L'altro flop è la Lega, che toglie ossigeno al centrodestra. Non del tutto imprevedibile, a dire il vero. Il partito di Salvini era reduce da una prestazione in crescita, il 25,3% delle Europee 2018: s'è piantato al 9,5%, fuoriusciti oltre 240mila voti. Dove sono finiti? Sempre rispetto alle Europee: appena il 28% ha confermato la preferenza alla Lega, il 24% degli elettori 2019 s'è spostato su altre liste del centrodestra, il già citato 11% ha virato verso Emiliano e il 34% è rimasto a casa. Anche qui: perché? Più elementi: la profonda diversità delle regionali, dove pesano tanto la personalizzazione del voto e il ruolo dei candidati consiglieri (e la Lega in Puglia ha optato spesso per un nome-traino per provincia, affiancato da seconde schiere); l'appeal di Matteo Salvini non è esportabile, cioè si depotenzia e diluisce quando è slegato dalla figura del leader; e poi la già citata arma della mobilitazione di massa contro il sovranismo nordista evocata da Emiliano. Chi cresce da un anno all'altro è FdI: dall'8,9% al 12,6%, con flussi in entrata da altri partiti di centrodestra (ha sottratto perciò alla Lega) per il 32%, dal non voto (23%) e dal M5s (8%). Lo stesso Fitto ha di fatto consolidato il consenso del centrodestra (lo ha scelto il 69% dell'elettorato di coalizione delle Europee), ha pescato dall'astensionismo (24%), ma non ha fatto per niente breccia tra M5s e centrosinistra.

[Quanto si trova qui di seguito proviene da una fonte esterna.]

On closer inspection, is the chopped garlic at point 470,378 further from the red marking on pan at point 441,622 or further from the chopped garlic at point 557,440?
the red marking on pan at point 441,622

Emiliano intanto ammette: «Un mare di elettori leghisti ha votato per noi, quindi bisognerà avere grande rispetto di questo elettorato che vuole efficienza come al Nord. Dobbiamo far passare a loro questa nostalgia di Lega». E ancora: «Questo blocco sociale» che ha permesso al centrosinistra di vincere «ha voluto andare avanti anche se eravamo solo contro tutti. Questo blocco sociale, ora, ha bisogno di una rappresentanza, non viene rappresentato probabilmente dai partiti tradizionali». Con nuove aperture al M5s: «Sono pronto, sulla base di un programma, a qualunque tipo di apporto da parte loro, purché sia rispettoso. Perché in campagna elettorale sono stato spesso colpito sul piano personale, cosa che non ha mai fatto Fitto, che è stato correttissimo». L'inclusività continua.